Whichever program you use, you’ll want an awesome result, which means you’ll need some basic skills to polish the file. Audio editors allow you to view the waveform of your sound file and select, cut, paste, or delete finite pieces. This is great for pulling out select tunes or removing non-musical noise. No one (including you) wants to listen to your six minutes of chanter diddling or drone tuning.
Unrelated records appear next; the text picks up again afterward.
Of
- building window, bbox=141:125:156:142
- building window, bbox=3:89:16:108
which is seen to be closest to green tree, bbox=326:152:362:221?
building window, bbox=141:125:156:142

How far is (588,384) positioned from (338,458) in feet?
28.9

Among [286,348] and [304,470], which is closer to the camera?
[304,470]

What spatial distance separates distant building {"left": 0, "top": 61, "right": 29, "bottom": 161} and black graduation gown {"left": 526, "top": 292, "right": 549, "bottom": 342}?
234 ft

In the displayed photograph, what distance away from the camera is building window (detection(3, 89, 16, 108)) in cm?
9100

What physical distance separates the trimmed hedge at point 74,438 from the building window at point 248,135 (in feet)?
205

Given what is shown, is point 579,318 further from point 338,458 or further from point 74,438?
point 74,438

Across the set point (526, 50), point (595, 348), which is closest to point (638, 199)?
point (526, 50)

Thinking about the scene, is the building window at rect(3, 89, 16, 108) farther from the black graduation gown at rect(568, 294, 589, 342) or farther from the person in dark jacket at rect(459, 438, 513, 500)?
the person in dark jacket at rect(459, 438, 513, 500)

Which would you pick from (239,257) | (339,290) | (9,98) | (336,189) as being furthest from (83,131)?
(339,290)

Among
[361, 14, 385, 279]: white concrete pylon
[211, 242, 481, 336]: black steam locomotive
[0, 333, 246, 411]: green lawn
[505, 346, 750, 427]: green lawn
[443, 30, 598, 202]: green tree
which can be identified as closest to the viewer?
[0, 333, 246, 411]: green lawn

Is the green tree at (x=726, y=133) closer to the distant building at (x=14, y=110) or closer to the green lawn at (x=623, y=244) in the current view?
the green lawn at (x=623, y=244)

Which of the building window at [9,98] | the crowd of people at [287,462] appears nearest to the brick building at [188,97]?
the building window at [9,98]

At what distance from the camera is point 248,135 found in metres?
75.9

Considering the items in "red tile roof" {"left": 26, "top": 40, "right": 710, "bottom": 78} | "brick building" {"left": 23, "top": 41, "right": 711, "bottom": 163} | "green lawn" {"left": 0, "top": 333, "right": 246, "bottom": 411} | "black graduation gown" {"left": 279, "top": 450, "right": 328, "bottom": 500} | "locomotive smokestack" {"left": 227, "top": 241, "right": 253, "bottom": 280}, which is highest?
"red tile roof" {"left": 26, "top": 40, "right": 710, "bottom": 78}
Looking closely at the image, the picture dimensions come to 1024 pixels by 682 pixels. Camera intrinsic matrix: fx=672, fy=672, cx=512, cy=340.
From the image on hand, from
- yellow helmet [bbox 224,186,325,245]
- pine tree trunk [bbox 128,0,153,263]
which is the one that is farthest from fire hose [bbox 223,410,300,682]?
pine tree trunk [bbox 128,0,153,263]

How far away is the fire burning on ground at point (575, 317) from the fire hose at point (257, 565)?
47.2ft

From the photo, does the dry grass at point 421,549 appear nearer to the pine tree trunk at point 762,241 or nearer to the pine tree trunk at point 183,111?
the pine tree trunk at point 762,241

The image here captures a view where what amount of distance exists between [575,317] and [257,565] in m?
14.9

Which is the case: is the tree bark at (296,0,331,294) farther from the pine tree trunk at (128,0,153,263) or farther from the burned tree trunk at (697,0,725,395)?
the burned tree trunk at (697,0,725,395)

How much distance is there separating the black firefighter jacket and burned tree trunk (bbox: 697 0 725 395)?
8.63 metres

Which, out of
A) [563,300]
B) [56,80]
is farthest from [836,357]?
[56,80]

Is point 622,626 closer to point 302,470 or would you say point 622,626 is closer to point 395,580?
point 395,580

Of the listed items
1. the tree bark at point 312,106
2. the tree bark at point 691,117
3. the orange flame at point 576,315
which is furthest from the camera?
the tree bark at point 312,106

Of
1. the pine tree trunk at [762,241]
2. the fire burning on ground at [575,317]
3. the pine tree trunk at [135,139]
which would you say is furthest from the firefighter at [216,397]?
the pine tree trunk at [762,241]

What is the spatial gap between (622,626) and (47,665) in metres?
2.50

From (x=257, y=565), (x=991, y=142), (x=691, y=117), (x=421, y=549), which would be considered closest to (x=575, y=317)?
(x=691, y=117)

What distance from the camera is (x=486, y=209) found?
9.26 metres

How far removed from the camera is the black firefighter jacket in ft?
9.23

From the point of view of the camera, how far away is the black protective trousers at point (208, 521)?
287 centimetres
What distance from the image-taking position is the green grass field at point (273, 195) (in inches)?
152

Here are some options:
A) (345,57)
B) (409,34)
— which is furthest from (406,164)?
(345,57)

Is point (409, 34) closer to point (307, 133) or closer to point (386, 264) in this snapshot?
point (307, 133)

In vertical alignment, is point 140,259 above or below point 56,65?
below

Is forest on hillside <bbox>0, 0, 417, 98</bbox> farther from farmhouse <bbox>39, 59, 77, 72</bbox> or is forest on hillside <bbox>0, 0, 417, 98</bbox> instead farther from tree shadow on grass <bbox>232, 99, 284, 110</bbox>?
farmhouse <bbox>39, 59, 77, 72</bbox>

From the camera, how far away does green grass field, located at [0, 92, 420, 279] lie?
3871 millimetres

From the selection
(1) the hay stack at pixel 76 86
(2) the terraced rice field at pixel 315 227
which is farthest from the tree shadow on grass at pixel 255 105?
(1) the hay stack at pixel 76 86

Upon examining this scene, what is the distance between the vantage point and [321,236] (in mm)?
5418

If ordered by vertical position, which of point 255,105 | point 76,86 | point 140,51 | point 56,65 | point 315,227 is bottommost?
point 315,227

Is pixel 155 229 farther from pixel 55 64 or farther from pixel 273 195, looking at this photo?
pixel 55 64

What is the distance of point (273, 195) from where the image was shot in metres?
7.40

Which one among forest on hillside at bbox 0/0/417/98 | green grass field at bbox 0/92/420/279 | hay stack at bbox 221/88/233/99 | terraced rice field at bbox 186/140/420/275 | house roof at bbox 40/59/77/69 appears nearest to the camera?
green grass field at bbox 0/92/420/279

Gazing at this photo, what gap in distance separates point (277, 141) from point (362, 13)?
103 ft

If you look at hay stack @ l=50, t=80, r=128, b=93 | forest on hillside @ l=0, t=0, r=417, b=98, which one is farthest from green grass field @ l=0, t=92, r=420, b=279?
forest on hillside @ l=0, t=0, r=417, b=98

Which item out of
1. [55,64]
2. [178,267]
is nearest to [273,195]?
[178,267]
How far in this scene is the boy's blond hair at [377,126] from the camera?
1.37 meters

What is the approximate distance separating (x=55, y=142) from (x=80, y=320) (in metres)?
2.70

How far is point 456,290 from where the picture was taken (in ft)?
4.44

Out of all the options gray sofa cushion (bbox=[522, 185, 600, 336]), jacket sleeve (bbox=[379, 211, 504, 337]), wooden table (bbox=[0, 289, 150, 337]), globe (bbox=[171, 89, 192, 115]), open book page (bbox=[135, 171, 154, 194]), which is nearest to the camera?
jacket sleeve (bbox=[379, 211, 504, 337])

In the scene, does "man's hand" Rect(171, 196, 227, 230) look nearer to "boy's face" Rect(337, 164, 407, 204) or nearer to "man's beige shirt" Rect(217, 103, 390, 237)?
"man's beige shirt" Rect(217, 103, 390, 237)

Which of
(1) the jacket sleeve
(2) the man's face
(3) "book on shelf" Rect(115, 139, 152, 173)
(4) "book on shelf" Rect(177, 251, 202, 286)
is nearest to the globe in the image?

These programs also give you the ability to put some final shine on your recording. We’re all used to hearing quality audio these days and there is no reason you should settle for less with your personal tracks. Essentially all this takes is opening up the equalizer in the program and setting up a custom filter as a baseline. After that, you can make small adjustments until it is sounding pleasing to your ear. There is no hard and fast setting that is going to be perfect. Play around and experiment. The adjustments are different for just about every recording situation (and every audio player that is used). Even personal recordings under the same conditions but with different chanter/reed or drone reed combinations will not sound the same and require different adjustments to the final result. As good as the Zoom is, it can still produce a bit of harshness and throw off a certain amount of “tininess” in the raw recording. You’re shooting for clarity and realism. Running the raw audio file through an equalizer filter smooths out the sound a bit, and depending on the final mix you want, can bring out the drone sound as well and make it a bit more true to life. (The drones have a tendency to fade into the background and get drowned out by the chanter.) Extra effects such as (my favorite) a fade-in or fade-out, are easily added and adjusted for maximum awesomeness.
For our bagpiping purposes, here are two programs that I’ve used to create great final recordings:
- Adobe Soundbooth. This program comes with Adobe Creative Suite 5 and earlier as well as a standalone program. Adobe stopped supporting this as of last year and replaced it with something far fancier but, the earlier versions are perfect for your needs. If you have access to Adobe CS or wish to purchase the program, you’ll have all the power of a professional mixing board at your fingertips. The program will convert the audio to any format you wish up to professional level quality. The list of preset equalizer filters is exhaustive but of no real use to the piper but program allows adjustments to the parametric curve of your sound file where you can get your ears dirty making really minute tweaks. If you feel like getting funky and running your piping through distortion effects and looping them into your rap mix though, you have everything you need! The program can also touch up the audio in video files as well, allowing you to overcome and minimize some of the inherent awfulness one hears in bagpiping video sound.
- Audacity. This freeware audio editor has been around forever and will do everything you need it to do. All the audio adjustments and format conversions can be done in this program. Where it falls short is in its ability to convert and/or read different audio codecs and its capability for really fine equalizer moves. But it excels when working with raw recordings needing minimal editing. And the price is right.
Step 6: Save your file and listen. The final step is to save the newly edited file in your format and quality level of choice. Save the file as an mp3 at a bit level for a high quality personal CD or a low bit level for smaller files perfect for an email attachment and sharing. Create a custom playlist of your mp3s in your music player and listen, listen, listen. It is the only sure fire way to make sure those tracks will eventually truly sound like the “Worlds Greatest Pipers.”